Who knows how long the trial's gonna, maybe a year.
And before they can even get to the trial, they got to go through all the machinations of a government bureaucracy and explore all the options in the bureaucracy before even bringing the case to court.
The judge added he wanted to avoid stepping in the insurance commissioner's shoes and revising the regulations temporarily until the later court date.

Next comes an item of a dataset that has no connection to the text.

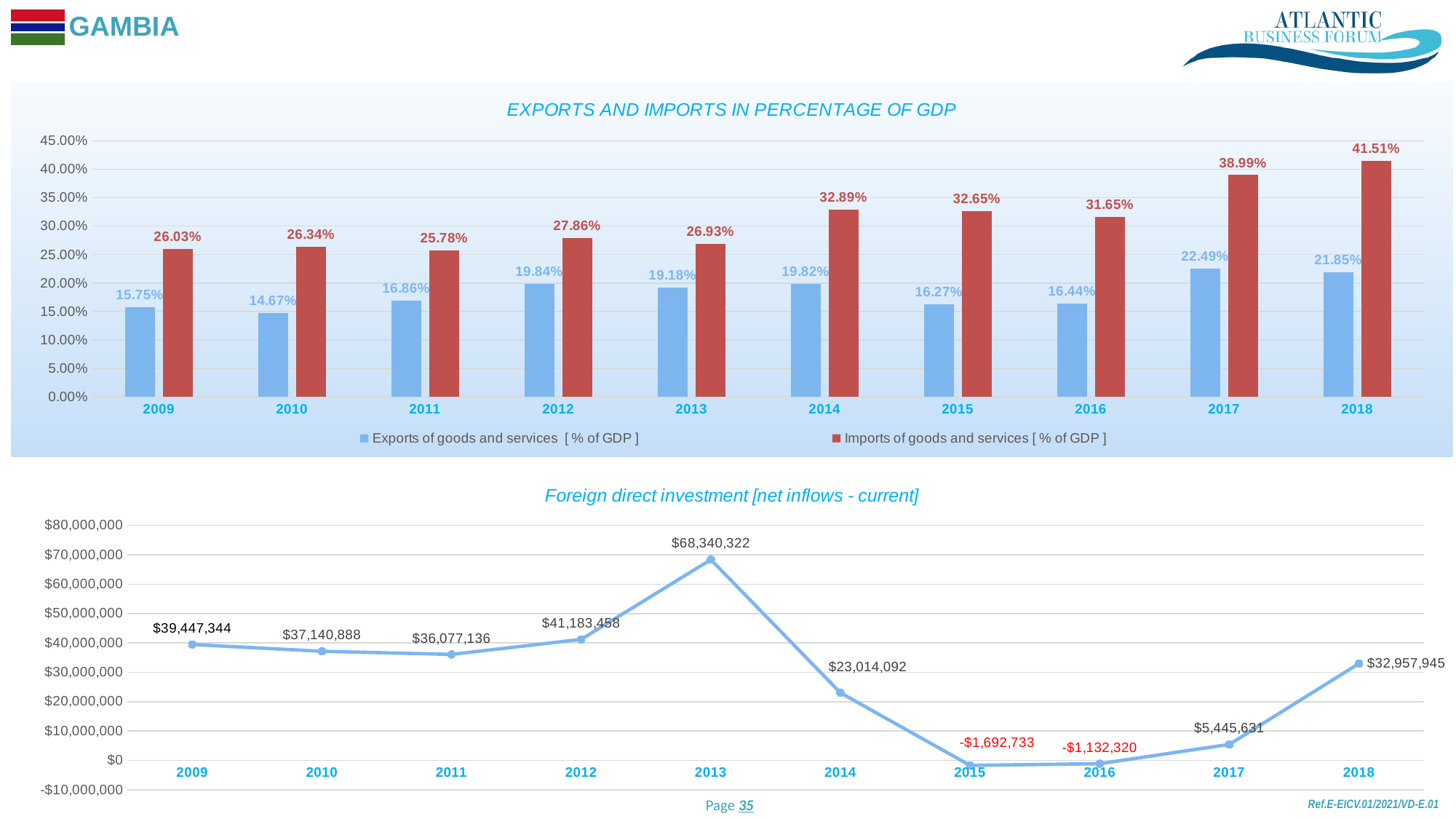
In the 'Exports and Imports in Percentage of GDP' chart, what is the value of imports of goods and services in 2017? 38.99% In the 'Foreign direct investment [net inflows - current]' chart, what is the value for 2013? $68,340,322 In the 'Foreign direct investment [net inflows - current]' chart, which year has the lowest value? 2015 In the 'Exports and Imports in Percentage of GDP' chart, which year has the highest imports value? 2018 What kind of chart is the 'Foreign direct investment [net inflows - current]' chart? Line chart In the 'Foreign direct investment [net inflows - current]' chart, is the value for 2014 larger or smaller than the value for 2018? Smaller In the 'Exports and Imports in Percentage of GDP' chart, how many series does the legend list? 2 In the 'Exports and Imports in Percentage of GDP' chart, what is the value of exports of goods and services in 2012? 19.84% In the 'Foreign direct investment [net inflows - current]' chart, how many years are plotted? 10 In the 'Exports and Imports in Percentage of GDP' chart, what is the difference between imports and exports in 2018? 19.66% What kind of chart is the 'Exports and Imports in Percentage of GDP' chart? Bar chart In the 'Exports and Imports in Percentage of GDP' chart, which year has the lowest exports value? 2010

Furthermore, the regulations did not cause irreparable harm because lost profits could later be recouped, the judge said.
I would love to know how do you recoup lost profits.
When you are a nonprofit to begin with, I want to know how you recoup lost profits.
So anyway, the judge sided with the state, and people are looking at this as a foretaste of Obamacare, because this is exactly what people thought Obama was going to do to insurance companies like Anthem Blue Cross.
But we've learned today, that there's no mechanism in the federal health bill to control premiums at all.
The insurance companies are left to their own desires.
If they want to raise rates 39%, they can do it as of now, despite all the promises Obama made.
So, anyway, back to Massachusetts.
What do you do now if you are an insurance company?
Remember, they stopped selling policies.
Uh do you close shop?
You shut down?
I mean, how in the world do you continue to operate here when you face the prospect of losing a hundred million dollars?
And a judge says, don't worry about that, you're gonna recoup that late.
How?
How do you recoup a hundred million dollars that you've lost and not be guilty of overcharging in the future?
And don't think that that won't be something they're accused of.
Here's uh Eric, Pensacola, Florida.
Great to have you on the EIB network, sir.
Hello.
Hi, Russ, how are you doing?
Very well, thanks.
Yeah, Rush, I um I was really troubled by some things on the uh the school funding for the school loan program, and uh, it didn't make any sense to me, so I started delving into it a little bit.
Well, I'm an attorney, so I I looked at the law itself, and it appears to me that it's tied to a provision dealing with the National Health Service Corps, which I think some people have talked a little bit about.
Um, and basically what it does by putting the Federal Government in control of student loans, um, in combination with the National Health Service Corps provisions, which I can tell you a little bit about, um, it's basically going to put the federal government in at least nominal control over the funding for medical school training.
Um, the existing National Health Service Corps is is basically the recruiting arm for the Surgeon General's uniform health services.
Yeah.
And it's basically a way to fund doctors and other health professionals who go through their initial training and they incur a service obligation, a lot like you know, military officers, flight training, that kind of thing.
That can be anywhere up to from six years, ten years, or basically anything that the Secretary can play.
Yeah, anything at the Secretary's discretion.
It's in there over a thousand times in this bill.
So it's it's it's like if you graduate from a military academy, you owe them four years.
Exactly, but it's a minimum of six, and and it can be as much as the basic specialty, you know, requires.
And pretty soon they're gonna be able to tell you where you have to go.
Well, but deeper than that, because because the by the federal government becoming the monopolist lender for medical schools, now there may be Yales or Harvards or Princeton's or whatever that have, you know, their own endowments to fund their own, but they're gonna be a vast minority.
Most of the medical school training is gonna be funded by the federal government, which then is going to be able to either lean on or dictate the curriculum in medical schools, and ultimately, you're gonna have a government trained uh doctor who's gonna then be a government.
Hold on, hold on.
I gotta take a break, but I don't want to get rid of you yet.
Just hang on.
We'll be right back.
Obama supporters openly admit, and they are recruiting for members to infiltrate Tea Party protests and gatherings on uh Thursday to uh perform acts which will bring discredit upon the Tea Party.
They're purposely going to infiltrate, they're gonna act like Tea Party members, and they're gonna be a bunch of brats.
Be advised.
They're even advertising that they're gonna do this.